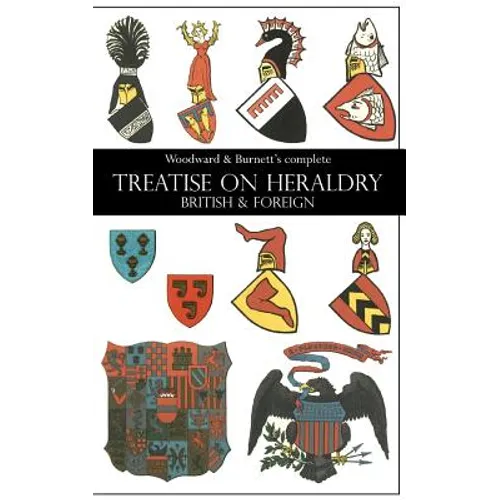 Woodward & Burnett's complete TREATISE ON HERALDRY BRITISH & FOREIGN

____

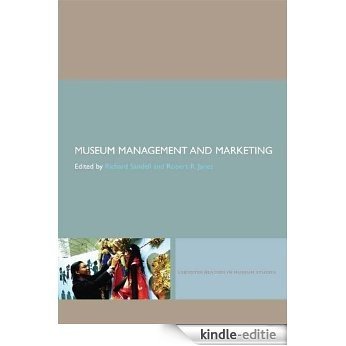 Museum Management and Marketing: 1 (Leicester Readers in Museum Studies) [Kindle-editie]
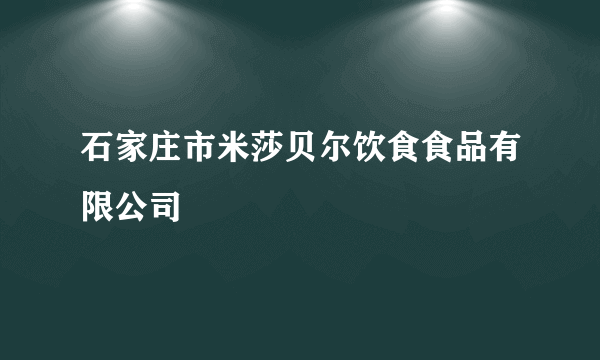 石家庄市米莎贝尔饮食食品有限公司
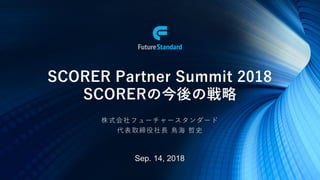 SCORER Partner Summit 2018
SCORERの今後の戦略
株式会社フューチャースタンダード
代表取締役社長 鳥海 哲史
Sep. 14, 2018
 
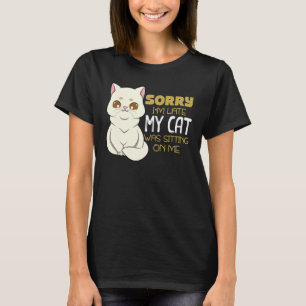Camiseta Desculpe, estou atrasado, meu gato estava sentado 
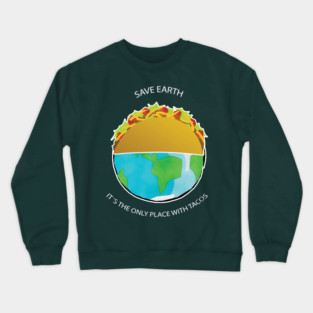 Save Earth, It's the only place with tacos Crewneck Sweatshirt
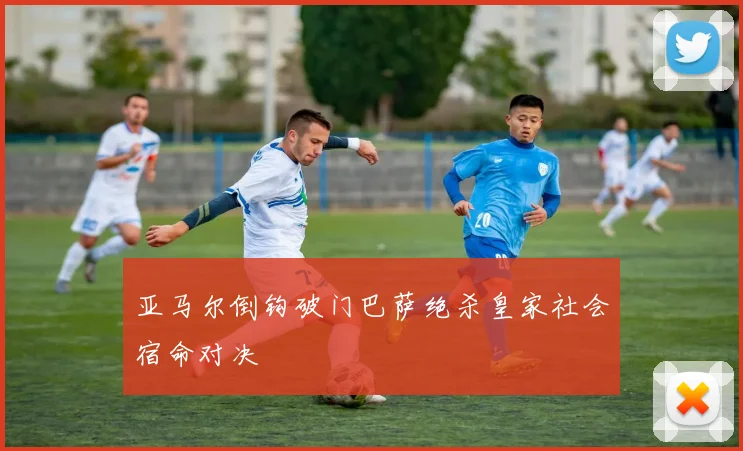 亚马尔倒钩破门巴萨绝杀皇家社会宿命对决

____

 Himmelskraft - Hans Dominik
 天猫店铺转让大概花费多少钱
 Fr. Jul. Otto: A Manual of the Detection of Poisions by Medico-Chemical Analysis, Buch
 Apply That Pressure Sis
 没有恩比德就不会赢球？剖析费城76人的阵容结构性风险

____

• _WHAT YOU SHOULD DO_:
Render the records from the line containing "Museum Management and" through the line containing "亚马尔倒钩破门巴萨绝杀皇家社会宿命对决" as a JSON list of strings, one string per line, skipping blank lines and omitting the pictures.

• _ANSWER TO THIS EXERCISE_:
[
  " Museum Management and Marketing: 1 (Leicester Readers in Museum Studies) [Kindle-editie]",
  " 石家庄市米莎贝尔饮食食品有限公司",
  " SCORER Partner Summit 2018",
  "SCORERの今後の戦略",
  "株式会社フューチャースタンダード",
  "代表取締役社長 鳥海 哲史",
  "Sep. 14, 2018",
  "Camiseta Desculpe, estou atrasado, meu gato estava sentado ",
  " Save Earth, It's the only place with tacos Crewneck Sweatshirt",
  " 亚马尔倒钩破门巴萨绝杀皇家社会宿命对决"
]